JudikaturJustiz2Ob108/13s

2Ob108/13s – OGH Entscheidung

Entscheidung
28. März 2014

Kopf

Der Oberste Gerichtshof hat als Revisionsgericht durch den Senatspräsidenten Dr. Baumann als Vorsitzenden und durch die Hofräte Dr. Veith, Dr. E. Solé, Dr. Schwarzenbacher und Dr. Roch als weitere Richter in der Rechtssache der klagenden Partei H***** S*****, vertreten durch Dr. Martina Haag, Rechtsanwältin in St. Pölten, gegen die beklagte Partei W***** GmbH Co KG, *****, vertreten durch Mag. Hans Peter Pflügl und Mag. Stefan Hutecek, Rechtsanwälte in Herzogenburg, wegen Feststellung, Einwilligung in die Einverleibung und Unterlassung (Streitinteresse: 8.000 EUR), über die Revision der klagenden Partei gegen das Urteil des Landesgerichts St. Pölten als Berufungsgericht vom 21. Februar 2013, GZ 21 R 26/13a 14, womit infolge Berufung der klagenden Partei das Urteil des Bezirksgerichts St. Pölten vom 11. Dezember 2012, GZ 8 C 190/12h 9, bestätigt wurde, in nichtöffentlicher Sitzung zu Recht erkannt:

Spruch

Der Revision wird nicht Folge gegeben.

Die klagende Partei ist schuldig, der beklagten Partei die mit 744,43 EUR (darin 124,07 EUR USt) bestimmten Kosten des Revisionsverfahrens binnen 14 Tagen zu ersetzen.

Text

Entscheidungsgründe:

Die Klägerin war Eigentümerin der Liegenschaft EZ 4, die an die weiterhin in ihrem Eigentum stehende Liegenschaft EZ 695 (je des Grundbuchs K*****) grenzt. Mit Beschluss des Bezirksgerichts St. Pölten vom 5. 11. 2009 wurde die Zwangsversteigerung der Liegenschaft EZ 4 bewilligt. Am 16. 6. 2011 wurde der beklagten Partei um das Meistbot von 70.000 EUR der (rechtskräftige) Zuschlag erteilt. Das Meistbot wurde einer aufgrund der Pfandurkunden vom 12. 10. 1990 und 3. 7. 1995 unter C LNr 4 und 6 mit Einräumung des Vorrangs vor C LNr 1 bis 3 im Grundbuch eingetragenen Pfandgläubigerin zur vollständigen und einem betreibenden Gläubiger, dessen Beitritt zum Versteigerungsverfahren am 16. 11. 2010 bewilligt und unter C LNr 17 im Grundbuch angemerkt worden war, zur teilweisen Berichtigung ihrer Forderungen durch Barzahlung zugewiesen. Damit war das Meistbot erschöpft. Die versteigerte Liegenschaft wurde am 23. 11. 2011 zwangsweise geräumt und der beklagten Partei übergeben. Deren Eigentum wurde am 14. 2. 2012 im Grundbuch einverleibt.

Gespeicherte Dateneinträge
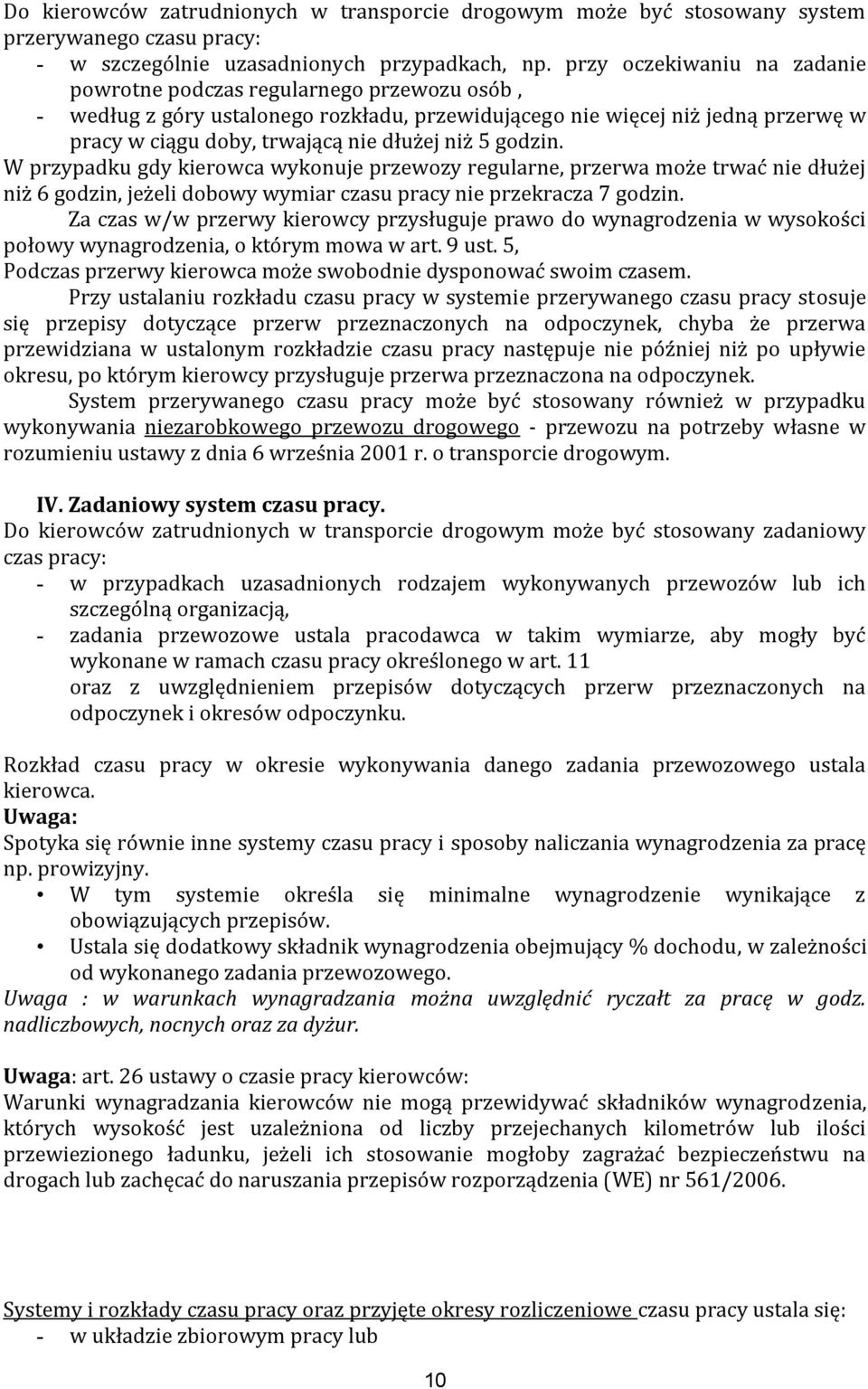 Do kierowców zatrudnionych w transporcie drogowym może być stosowany system przerywanego czasu pracy:
- w szczególnie uzasadnionych przypadkach, np. przy oczekiwaniu na zadanie powrotne podczas regularnego przewozu osób ,
- według z góry ustalonego rozkładu, przewidującego nie więcej niż jedną przerwę w pracy w ciągu doby, trwającą nie dłużej niż 5 godzin.
W przypadku gdy kierowca wykonuje przewozy regularne, przerwa może trwać nie dłużej niż 6 godzin, jeżeli dobowy wymiar czasu pracy nie przekracza 7 godzin.
Za czas w/w przerwy kierowcy przysługuje prawo do wynagrodzenia w wysokości połowy wynagrodzenia, o którym mowa w art. 9 ust. 5,
Podczas przerwy kierowca może swobodnie dysponować swoim czasem.
Przy ustalaniu rozkładu czasu pracy w systemie przerywanego czasu pracy stosuje się przepisy dotyczące przerw przeznaczonych na odpoczynek, chyba że przerwa przewidziana w ustalonym rozkładzie czasu pracy następuje nie później niż po upływie okresu, po którym kierowcy przysługuje przerwa przeznaczona na odpoczynek.
System przerywanego czasu pracy może być stosowany również w przypadku wykonywania niezarobkowego przewozu drogowego - przewozu na potrzeby własne w rozumieniu ustawy z dnia 6 września 2001 r. o transporcie drogowym.

IV. Zadaniowy system czasu pracy.
Do kierowców zatrudnionych w transporcie drogowym może być stosowany zadaniowy czas pracy:
- w przypadkach uzasadnionych rodzajem wykonywanych przewozów lub ich szczególną organizacją,
- zadania przewozowe ustala pracodawca w takim wymiarze, aby mogły być wykonane w ramach czasu pracy określonego w art. 11
oraz z uwzględnieniem przepisów dotyczących przerw przeznaczonych na odpoczynek i okresów odpoczynku.

Rozkład czasu pracy w okresie wykonywania danego zadania przewozowego ustala kierowca.
Uwaga:
Spotyka się równie inne systemy czasu pracy i sposoby naliczania wynagrodzenia za pracę np. prowizyjny.
• W tym systemie określa się minimalne wynagrodzenie wynikające z obowiązujących przepisów.
• Ustala się dodatkowy składnik wynagrodzenia obejmujący % dochodu, w zależności od wykonanego zadania przewozowego.
Uwaga : w warunkach wynagradzania można uwzględnić ryczałt za pracę w godz. nadliczbowych, nocnych oraz za dyżur.

Uwaga: art. 26 ustawy o czasie pracy kierowców:
Warunki wynagradzania kierowców nie mogą przewidywać składników wynagrodzenia, których wysokość jest uzależniona od liczby przejechanych kilometrów lub ilości przewiezionego ładunku, jeżeli ich stosowanie mogłoby zagrażać bezpieczeństwu na drogach lub zachęcać do naruszania przepisów rozporządzenia (WE) nr 561/2006.

Systemy i rozkłady czasu pracy oraz przyjęte okresy rozliczeniowe czasu pracy ustala się:
- w układzie zbiorowym pracy lub

10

Aufgaben
**1)** Beantworte zur OGH-Entscheidung über die versteigerte Liegenschaft EZ 4 die folgenden Fragen:
(a) Um welches Meistbot wurde der beklagten Partei der Zuschlag erteilt?
(b) An welchem Tag wurde das Eigentum der beklagten Partei im Grundbuch einverleibt?
(c) Welchen Betrag an Kosten des Revisionsverfahrens muss die klagende Partei ersetzen, und binnen welcher Frist?
**2)** Gib zu jeder Aussage an, ob sie mit der OGH-Entscheidung über die versteigerte Liegenschaft EZ 4 übereinstimmt, und belege dein Ja oder Nein mit einem wörtlichen Zitat:
(a) Der Revision der klagenden Partei wurde stattgegeben.
(b) Die Liegenschaft EZ 695 steht weiterhin im Eigentum der Klägerin.
(c) Der betreibende Gläubiger erhielt aus dem Meistbot die vollständige Berichtigung seiner Forderungen.
**3)** Führe die OGH-Entscheidung über die versteigerte Liegenschaft EZ 4 nach ihrem letzten Satz fort.

Lösungen
**1)**
(a) 70.000 EUR
(b) Am 14. 2. 2012
(c) 744,43 EUR (darin 124,07 EUR USt), binnen 14 Tagen

**2)**
(a) Nein: „Der Revision wird nicht Folge gegeben.“
(b) Ja: „die weiterhin in ihrem Eigentum stehende Liegenschaft EZ 695“
(c) Nein: „zur teilweisen Berichtigung ihrer Forderungen“

**3)**
Mit der am 14. 3. 2012 beim Erstgericht eingelangten Klage begehrte die Klägerin die Feststellung, dass ihr und ihren Rechtsnachfolgern im Eigentum des herrschenden Grundstücks EZ 695 gegenüber der beklagten Partei und deren Rechtsnachfolgern im Eigentum der dienenden Liegenschaft EZ 4 je des Grundbuchs K***** die Dienstbarkeit zustehe, das dienende Grundstück in einem näher bezeichneten Ausmaß zu betreten und zu befahren, sowie die beklagte Partei zur Einwilligung in die Einverleibung der Dienstbarkeit und zur Unterlassung jeglicher Störungen zu verpflichten.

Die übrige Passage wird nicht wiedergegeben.